High protein diet can aid weight loss, a new study has found.

According to researchers at the University of Sydney, getting correct nutritional balance is more important than counting calories to achieve a healthy weight.

Kilojoules or kilocalories are used as a standard measurement of energy from food and these numbers are used to decide which type of food is healthy and which is not. Researchers said that this is a simplistic way of determining the nutritional value of food.

Different macronutrients such as carbohydrates, fats and proteins interact to regulate appetite. Increasing the quantity of one type of food over another could lead to several health problems.

"Foods are complex mixtures of nutrients and these do not act independently but interact with one another. The appetite systems for different nutrients compete in their influence on feeding," said David Raubenheimer, a nutritional ecologist at the University of Sydney who is one of the study authors.

These appetite systems stop competing with each other when diet is nutritionally balanced.

Researchers studied foraging behavior of baboons and found that all these animals tended to eat a balanced diet.
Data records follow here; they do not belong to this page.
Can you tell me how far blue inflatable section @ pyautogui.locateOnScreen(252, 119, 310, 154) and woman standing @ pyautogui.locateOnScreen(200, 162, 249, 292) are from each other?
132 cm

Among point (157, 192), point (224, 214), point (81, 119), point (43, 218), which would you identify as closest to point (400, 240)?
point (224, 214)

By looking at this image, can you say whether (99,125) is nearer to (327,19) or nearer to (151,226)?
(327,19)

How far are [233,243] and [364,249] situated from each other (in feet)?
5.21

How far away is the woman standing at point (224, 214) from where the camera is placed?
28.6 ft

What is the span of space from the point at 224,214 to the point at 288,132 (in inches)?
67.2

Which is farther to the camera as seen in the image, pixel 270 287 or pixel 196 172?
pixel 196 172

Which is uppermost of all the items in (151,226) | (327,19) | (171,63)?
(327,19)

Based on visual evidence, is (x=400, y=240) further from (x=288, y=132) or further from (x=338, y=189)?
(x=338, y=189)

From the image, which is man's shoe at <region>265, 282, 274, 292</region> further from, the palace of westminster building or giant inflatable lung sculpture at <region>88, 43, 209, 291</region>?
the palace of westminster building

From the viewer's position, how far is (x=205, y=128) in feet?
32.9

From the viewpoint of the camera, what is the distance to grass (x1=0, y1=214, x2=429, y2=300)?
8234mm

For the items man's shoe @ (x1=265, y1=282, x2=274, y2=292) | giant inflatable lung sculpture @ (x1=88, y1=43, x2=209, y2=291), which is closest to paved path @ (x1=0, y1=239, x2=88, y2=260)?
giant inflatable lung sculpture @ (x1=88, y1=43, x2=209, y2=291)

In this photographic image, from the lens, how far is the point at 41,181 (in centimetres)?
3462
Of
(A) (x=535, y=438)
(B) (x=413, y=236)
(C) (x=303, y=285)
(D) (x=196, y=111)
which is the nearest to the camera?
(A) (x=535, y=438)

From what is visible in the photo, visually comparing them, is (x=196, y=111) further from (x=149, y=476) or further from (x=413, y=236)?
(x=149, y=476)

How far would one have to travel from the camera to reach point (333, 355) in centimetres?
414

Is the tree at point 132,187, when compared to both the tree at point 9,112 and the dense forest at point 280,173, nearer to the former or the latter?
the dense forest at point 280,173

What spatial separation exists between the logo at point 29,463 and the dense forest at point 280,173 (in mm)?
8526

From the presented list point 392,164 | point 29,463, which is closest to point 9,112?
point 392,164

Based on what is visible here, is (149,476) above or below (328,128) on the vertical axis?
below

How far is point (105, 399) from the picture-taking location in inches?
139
Other research too has shown that spider-monkeys, orangutans and gorillas also tend to eat foods to maintain nutritional balance in diet rather than increase or decrease calories.

Sometimes, these animals had to under or over-eat a particular food to keep the diet nutritionally balanced. Also, the levels of protein, carbohydrate and fat required to make diet "healthy", differed from primate to primate.

According to the researchers, humans' diet plan is close to the diets followed by spider monkeys and orangutans. Humans prefer protein over carbohydrates, meaning that low levels of protein in diet leads to over consumption of carbohydrate and fat, according to a news release.

The level of protein consumption in the Western World has dropped in the past few decades and this may explain why obesity rates have gone up, researchers said.

Researchers warn against eating a lot of meat or other protein-rich foods. "We also need to get the balance of fats:carbs right...high protein diets might help us to lose weight, but if they involve other imbalances then other health problems will be introduced."

Recent studies have shown that diet high in meat protein increases cancer risk in middle-aged people.

The study was presented at the Annual Meeting of the Society for Experimental Biology in Manchester on Friday July 4.

Raubenheimer concluded by saying that ultra-processed foods are a recent phenomenon and that human bodies are not adapted to eating cakes, biscuits and pizzas.